**Task prompt:** An exact, complete copy of the entries is needed, with the pictures left out.

[Records from a collection]
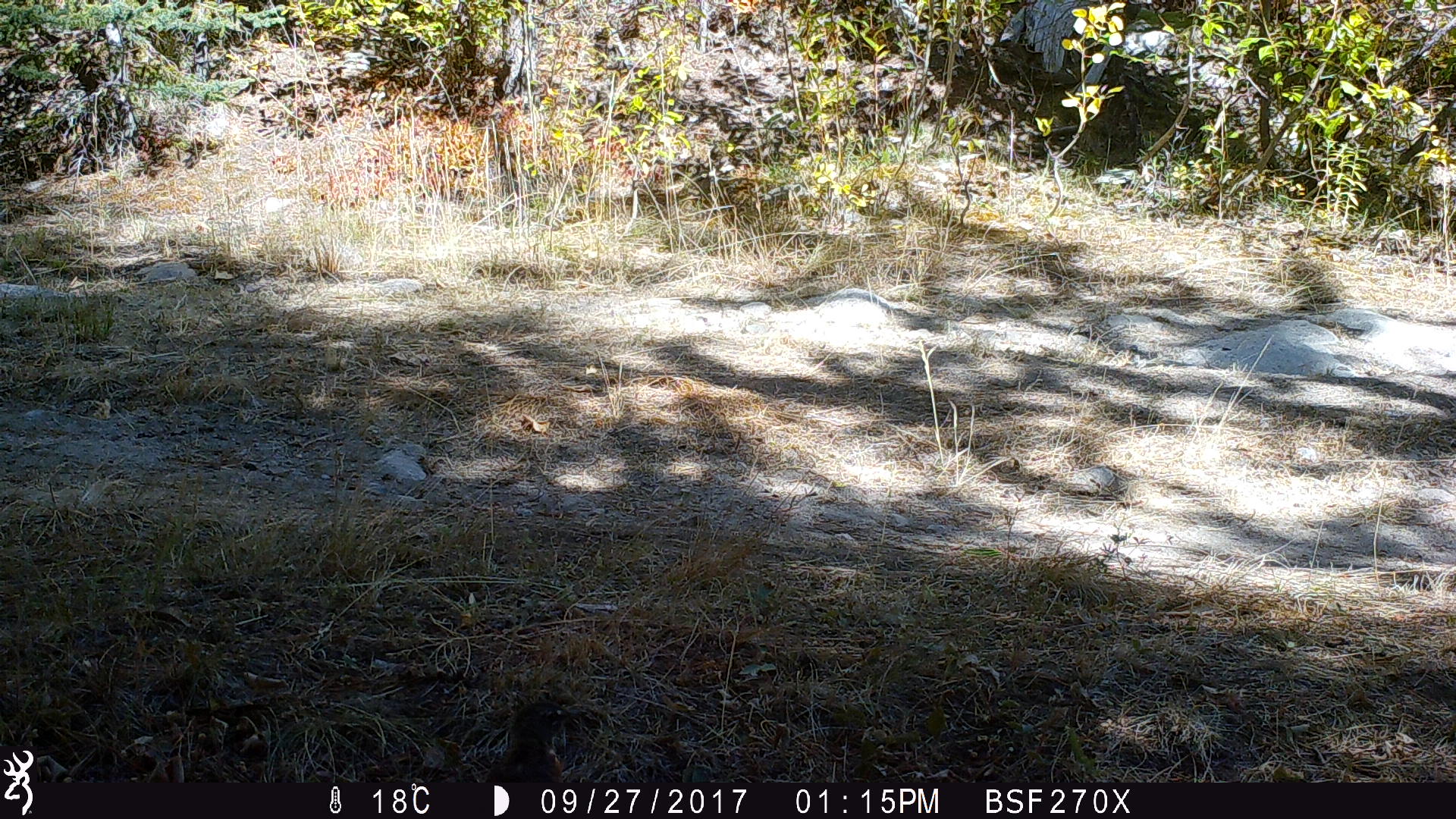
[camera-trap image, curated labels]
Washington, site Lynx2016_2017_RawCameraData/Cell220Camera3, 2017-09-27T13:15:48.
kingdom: Animalia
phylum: Chordata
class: Aves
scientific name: Aves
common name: birds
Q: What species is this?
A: Aves (birds).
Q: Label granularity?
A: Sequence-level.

**The completed task:**
[camera-trap image, curated labels]
Washington, site Lynx2016_2017_RawCameraData/Cell220Camera3, 2017-09-27T13:15:48.
kingdom: Animalia
phylum: Chordata
class: Aves
scientific name: Aves
common name: birds
Q: What species is this?
A: Aves (birds).
Q: Label granularity?
A: Sequence-level.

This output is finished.